Turnovers, Matchup Problems Cost Rockets in Loss to Clippers
Could the Clippers be to today's Rockets what the Sonics once were?
One of the unique anomalies of the Rockets title runs in 1994 and 1995 is they did not have to beat Seattle either time. The team that is now in Oklahoma City was then called the Sonics and their swarming defense was the bane of Hakeem Olajuwon's existence. During the All-Star weekend in Houston last year, former Sonics guard Gary Payton said the thing he remembered most about Houston is how the Rockets couldn't beat them.
Fortunately for the Rockets, the Sonics were knocked out of the playoffs by other teams those two years and the trophies landed in Houston. The next season, however, the Rockets were swept by Seattle in the second round of the playoffs and the Sonics reached the title round only to lose to Michael Jordan and the Bulls. The Rockets even re-tooled their roster, trading for Charles Barkley to help them against Seattle.
It is possible that this year's version of the Sonics for the Rockets is the LA Clippers as the Rockets dropped their third game in three tries against LA Wednesday night 101-93. They finished their longest road trip of the year 3-2, a decent mark, but with only really one quality win against Phoenix, and only 1-2 in national TV appearances. Against the Clippers, it wasn't the bright lights that appeared to take them down by the 20 turnovers.

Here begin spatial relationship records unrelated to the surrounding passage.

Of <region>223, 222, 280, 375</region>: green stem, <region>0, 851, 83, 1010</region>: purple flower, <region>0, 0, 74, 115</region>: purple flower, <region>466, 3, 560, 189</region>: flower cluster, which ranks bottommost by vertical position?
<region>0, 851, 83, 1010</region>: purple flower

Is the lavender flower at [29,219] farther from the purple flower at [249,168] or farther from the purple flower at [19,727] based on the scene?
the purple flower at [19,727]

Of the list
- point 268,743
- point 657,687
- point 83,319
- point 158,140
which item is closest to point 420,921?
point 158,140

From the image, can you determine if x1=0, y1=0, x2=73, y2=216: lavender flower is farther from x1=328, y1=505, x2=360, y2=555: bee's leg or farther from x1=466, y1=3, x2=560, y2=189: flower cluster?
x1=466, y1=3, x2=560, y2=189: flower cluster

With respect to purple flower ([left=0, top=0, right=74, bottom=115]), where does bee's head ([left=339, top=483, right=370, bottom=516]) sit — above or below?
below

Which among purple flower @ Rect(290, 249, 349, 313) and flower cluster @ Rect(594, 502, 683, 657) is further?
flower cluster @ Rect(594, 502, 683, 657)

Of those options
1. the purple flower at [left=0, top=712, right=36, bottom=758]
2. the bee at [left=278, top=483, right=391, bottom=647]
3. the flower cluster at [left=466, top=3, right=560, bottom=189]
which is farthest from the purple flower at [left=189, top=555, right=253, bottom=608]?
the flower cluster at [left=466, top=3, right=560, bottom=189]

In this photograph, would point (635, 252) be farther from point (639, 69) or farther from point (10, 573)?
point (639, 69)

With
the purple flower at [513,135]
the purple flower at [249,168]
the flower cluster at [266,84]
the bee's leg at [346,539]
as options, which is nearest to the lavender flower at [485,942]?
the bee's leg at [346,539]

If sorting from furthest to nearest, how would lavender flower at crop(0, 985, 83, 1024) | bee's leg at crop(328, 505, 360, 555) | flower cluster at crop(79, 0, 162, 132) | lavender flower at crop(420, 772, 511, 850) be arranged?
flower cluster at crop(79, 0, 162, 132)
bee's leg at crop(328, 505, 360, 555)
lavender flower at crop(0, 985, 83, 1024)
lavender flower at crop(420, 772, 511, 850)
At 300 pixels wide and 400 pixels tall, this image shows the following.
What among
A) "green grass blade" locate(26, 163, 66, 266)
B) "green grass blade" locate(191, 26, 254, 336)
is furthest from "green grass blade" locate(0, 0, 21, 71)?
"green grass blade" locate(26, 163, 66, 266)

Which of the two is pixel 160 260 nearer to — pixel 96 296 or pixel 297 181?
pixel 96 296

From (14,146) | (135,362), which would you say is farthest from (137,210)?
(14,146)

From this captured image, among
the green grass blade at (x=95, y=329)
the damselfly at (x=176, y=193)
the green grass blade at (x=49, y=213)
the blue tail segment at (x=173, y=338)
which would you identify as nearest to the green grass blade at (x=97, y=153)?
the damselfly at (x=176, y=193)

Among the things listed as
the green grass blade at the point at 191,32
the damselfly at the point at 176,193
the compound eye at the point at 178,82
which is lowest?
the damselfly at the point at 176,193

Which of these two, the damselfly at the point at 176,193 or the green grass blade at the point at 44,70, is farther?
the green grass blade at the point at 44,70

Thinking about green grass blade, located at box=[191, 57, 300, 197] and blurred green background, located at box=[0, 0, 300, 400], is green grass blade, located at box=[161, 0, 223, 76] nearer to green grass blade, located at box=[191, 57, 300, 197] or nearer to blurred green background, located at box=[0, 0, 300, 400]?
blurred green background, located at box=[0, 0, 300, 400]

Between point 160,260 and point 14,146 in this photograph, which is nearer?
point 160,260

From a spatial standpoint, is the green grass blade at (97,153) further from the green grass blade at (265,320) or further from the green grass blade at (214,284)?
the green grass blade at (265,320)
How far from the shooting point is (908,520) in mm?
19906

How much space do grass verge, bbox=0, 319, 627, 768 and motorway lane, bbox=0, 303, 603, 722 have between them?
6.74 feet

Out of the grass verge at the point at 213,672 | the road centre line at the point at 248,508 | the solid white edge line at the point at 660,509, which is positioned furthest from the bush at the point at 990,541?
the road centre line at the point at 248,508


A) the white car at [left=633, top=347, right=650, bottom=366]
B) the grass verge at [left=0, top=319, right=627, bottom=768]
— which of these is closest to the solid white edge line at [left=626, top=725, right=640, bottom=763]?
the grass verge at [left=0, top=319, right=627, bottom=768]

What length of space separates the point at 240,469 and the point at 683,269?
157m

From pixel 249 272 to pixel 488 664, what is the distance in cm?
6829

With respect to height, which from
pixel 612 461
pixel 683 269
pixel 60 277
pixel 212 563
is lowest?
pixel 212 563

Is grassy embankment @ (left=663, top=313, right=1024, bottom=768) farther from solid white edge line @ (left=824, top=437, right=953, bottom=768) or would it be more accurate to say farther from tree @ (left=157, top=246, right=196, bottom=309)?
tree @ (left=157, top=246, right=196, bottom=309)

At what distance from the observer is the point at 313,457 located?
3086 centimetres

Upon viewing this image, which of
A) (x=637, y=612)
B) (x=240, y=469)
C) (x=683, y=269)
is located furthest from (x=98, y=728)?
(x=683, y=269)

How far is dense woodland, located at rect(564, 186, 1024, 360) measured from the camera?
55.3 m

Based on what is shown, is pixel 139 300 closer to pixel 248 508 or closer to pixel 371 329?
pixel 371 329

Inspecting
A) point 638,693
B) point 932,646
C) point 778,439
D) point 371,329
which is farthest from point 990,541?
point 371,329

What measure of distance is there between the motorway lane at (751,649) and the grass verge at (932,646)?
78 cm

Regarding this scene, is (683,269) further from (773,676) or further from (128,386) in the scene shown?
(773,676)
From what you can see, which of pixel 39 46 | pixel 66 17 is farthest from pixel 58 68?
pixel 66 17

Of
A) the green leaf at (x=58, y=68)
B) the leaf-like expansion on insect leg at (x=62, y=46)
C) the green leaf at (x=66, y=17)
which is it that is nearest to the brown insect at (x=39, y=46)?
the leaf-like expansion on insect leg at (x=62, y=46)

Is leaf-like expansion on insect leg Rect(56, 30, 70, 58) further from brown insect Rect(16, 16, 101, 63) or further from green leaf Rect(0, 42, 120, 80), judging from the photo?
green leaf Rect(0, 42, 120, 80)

The Clippers turned those 20 turnovers into 30 points in a see-saw game through most of three quarters. The bench, for once, was better than the starters for the most part, but the stars for the Clippers exposed holes at two positions where the Rockets are vulnerable.
Blake Griffin dominated early scoring 25 points and grabbing 16 rebounds. Chris Paul didn't have a great shooting night, but still went for 14 points and 9 assists. His backup Darren Collison, who played nearly as many minutes as Paul, had 19. On the other side, Terrence Jones looked lost scoring 4 points and grabbing 5 rebounds in only 19 minutes. And despite some pesky defense on Paul, Patrick Beverly only had 5 points and 5 assists. Jeremy Lin had 6 points on 2-8 shooting.
As the Rockets head down the stretch run, their consistent problem with turnovers and struggles at power forward and point guard have become more noticeable, the weaknesses more glaring. No team can have all stars at every position, but there is no question they are below average at two spots on the floor while being elite at two others (center and shooting guard) and very good at a third (small forward). They should be able to grow with Jones and Donatas Montejunas, though that make take a season or two more of development, but it is clear they are playing a pair of decent backup point guards, particularly when lining them up against Paul, arguably the best at his position in the game. But, on Wednesday, they weren't alone in their struggles. Chandler Parsons, battling through the effects of some kind of cold or upper respiratory distress, was only 3-13 from the floor for 7 points, and James Harden wasn't good from the floor going only 6-16 while managing 18 points. Dwight Howard was the most effective starter with 23 points and 11 rebounds and recently acquired swing man Jordan Hamilton came off the bench for another solid outing scoring 16 points including 4-8 from the three point line.
But, with the 30 points off turnovers and yet another 19 second chance points, the Clippers were gifted nearly half their points. That combined with another poor start and some lackluster defense was no match for the Clippers, who have become a thorn in the Rockets side as the two teams battle for playoff position.
In the race for Western Conference supremacy, it is becoming clear the top three teams are the Thunder, the Spurs (still, after all these years) and the Clippers. After those, there is a drop to the Rockets and Trailblazers before reaching a group that includes Golden State, Dallas, Phoenix and Memphis.
Of course, this is how it goes for a team that is really only in its first season together as a whole. Teams like the Clippers and Thunder have had their rosters assembled for several seasons and the results are beginning to show. No one wants to be patient, waiting for the Rockets to mature and develop the kind of chemistry needed to win big games, on the road and under the spotlight of a national TV audience. But, it takes a lot more than just throwing a bunch of players together to contend for a title in the NBA. There's still plenty of season left, but the Rockets need to figure out how to beat the Clippers lest they become their modern day version of the Sonics of old.